▶ CO ZROBISZ
Przepisz w całości, bez żadnych zmian, poniższy wpis o sesji Wampira.

Jesteście straszni. Narobiliście mi ochoty na sesję Wampira. Yhhh... Dawno się nie widziałam z moją Gangrelką, oj dawno. Tzn. akurat z tą konkretną (bo mam jeszcze jedną Gangrelkę ale dopiero powstaje i jest do sesji forumowej). Moja pierwsza i chyba ulubiona postać z erpegów, w które grałam. Początkowo miała postawę
optymista ale, że optymisty nawet grać nie potrafię, to szybko razem z MG postanowiliśmy, że zmieniamy
optymistę na
opiekuna, szczególnie, że leczy chyba wszystkie poszkodowane Wilkołaki w okolicy.
Z resztą nie tylko Wilkołaki a w ogóle wszelką zwierzynę (asystentka w klinice weterynaryjnej
). Drużyna jest ostro pokręcona: 2 Gangrelki, Tremerka, Wilkołak z plemienia Milczących Wędrowców i jeszcze jedna postać, której klanu niepomnę ale wcześniej ten sam gracz był Malkavianem i był genialny.
Do tego obie Gangrelki są zakumplowane z okolicznymi Fianna. Z resztą mamy fajnego MG. Jest bardzo elastyczny pod warunkiem, że dany na pozór głupi pomysł ma jakieś głębsze podłoże. Już pomijając fakt, że każda sesja wygląda jak jeden wielki kfiatek a czasem to aż płacz ze śmiechu przez kilka godzin do rana ^^...

▶ WIERSZE DANYCH
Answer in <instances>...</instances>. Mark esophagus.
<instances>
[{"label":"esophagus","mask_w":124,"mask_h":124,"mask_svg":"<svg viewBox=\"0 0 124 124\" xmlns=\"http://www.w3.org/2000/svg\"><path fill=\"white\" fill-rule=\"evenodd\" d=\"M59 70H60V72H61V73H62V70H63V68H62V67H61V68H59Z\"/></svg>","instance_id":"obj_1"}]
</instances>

▶ ROZWIĄZANIE ZADANIA
Jesteście straszni. Narobiliście mi ochoty na sesję Wampira. Yhhh... Dawno się nie widziałam z moją Gangrelką, oj dawno. Tzn. akurat z tą konkretną (bo mam jeszcze jedną Gangrelkę ale dopiero powstaje i jest do sesji forumowej). Moja pierwsza i chyba ulubiona postać z erpegów, w które grałam. Początkowo miała postawę
optymista ale, że optymisty nawet grać nie potrafię, to szybko razem z MG postanowiliśmy, że zmieniamy
optymistę na
opiekuna, szczególnie, że leczy chyba wszystkie poszkodowane Wilkołaki w okolicy.
Z resztą nie tylko Wilkołaki a w ogóle wszelką zwierzynę (asystentka w klinice weterynaryjnej
). Drużyna jest ostro pokręcona: 2 Gangrelki, Tremerka, Wilkołak z plemienia Milczących Wędrowców i jeszcze jedna postać, której klanu niepomnę ale wcześniej ten sam gracz był Malkavianem i był genialny.
Do tego obie Gangrelki są zakumplowane z okolicznymi Fianna. Z resztą mamy fajnego MG. Jest bardzo elastyczny pod warunkiem, że dany na pozór głupi pomysł ma jakieś głębsze podłoże. Już pomijając fakt, że każda sesja wygląda jak jeden wielki kfiatek a czasem to aż płacz ze śmiechu przez kilka godzin do rana ^^...